start Selected passage

Equitable Treatment of Investors Act - Amends the Securities Investor Protection Act of 1970 to revise the definition of "net equity."
States that, in determining net equity, the positions, options, and contracts of a customer held by the debtor, and any indebtedness of the customer to the debtor, shall be determined based on: (1) the information contained in the last statement received by the customer from the debtor before the filing date; and (2) any additional specific confirmations of the customer's positions, options, contracts, or indebtedness received after such last statement but before the filing date.
Prohibits reliance on the final statement of the debtor to customer, however, if the customer: (1) knew the debtor was involved in fraudulent activity with respect to any of its customers; or (2) as a registered broker, dealer, or investment adviser under specified securities laws, or a person required to be so registered, knew, or should have known, that the debtor was involved in such a fraudulent activity and did not notify the Securities Investor Protection Corporation (SIPC), Securities and Exchange Commission (SEC), or law enforcement personnel that the debtor was so involved.
Prohibits a trustee in bankruptcy in a liquidation proceeding from recovering any property transferred by the debtor to a customer before the filing date unless, at the time of such transfer, the customer meets the same criteria.
Transfers from SIPC to the SEC authority to nominate to a court persons for appointment as trustee for the liquidation of a debtor's business and as attorney for the trustee.

end Selected passage
start Provided material

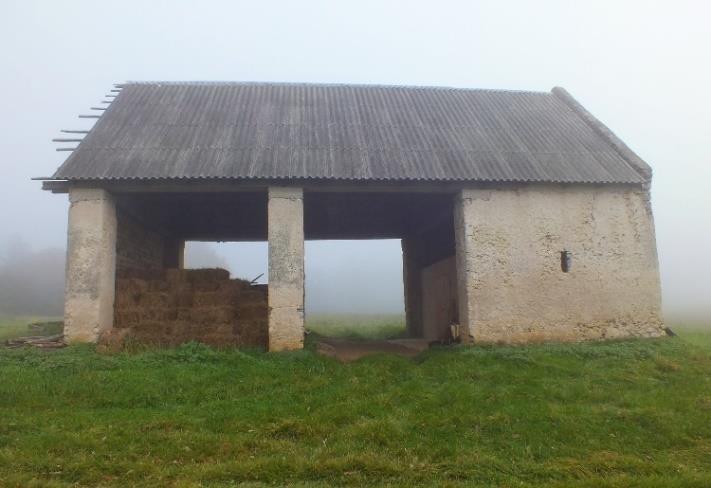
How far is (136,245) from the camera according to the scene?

end Provided material

- **Short exercise**: Can you reproduce the entire summary of the Equitable Treatment of Investors Act word for word?

- **Written reply**:
Equitable Treatment of Investors Act - Amends the Securities Investor Protection Act of 1970 to revise the definition of "net equity."
States that, in determining net equity, the positions, options, and contracts of a customer held by the debtor, and any indebtedness of the customer to the debtor, shall be determined based on: (1) the information contained in the last statement received by the customer from the debtor before the filing date; and (2) any additional specific confirmations of the customer's positions, options, contracts, or indebtedness received after such last statement but before the filing date.
Prohibits reliance on the final statement of the debtor to customer, however, if the customer: (1) knew the debtor was involved in fraudulent activity with respect to any of its customers; or (2) as a registered broker, dealer, or investment adviser under specified securities laws, or a person required to be so registered, knew, or should have known, that the debtor was involved in such a fraudulent activity and did not notify the Securities Investor Protection Corporation (SIPC), Securities and Exchange Commission (SEC), or law enforcement personnel that the debtor was so involved.
Prohibits a trustee in bankruptcy in a liquidation proceeding from recovering any property transferred by the debtor to a customer before the filing date unless, at the time of such transfer, the customer meets the same criteria.
Transfers from SIPC to the SEC authority to nominate to a court persons for appointment as trustee for the liquidation of a debtor's business and as attorney for the trustee.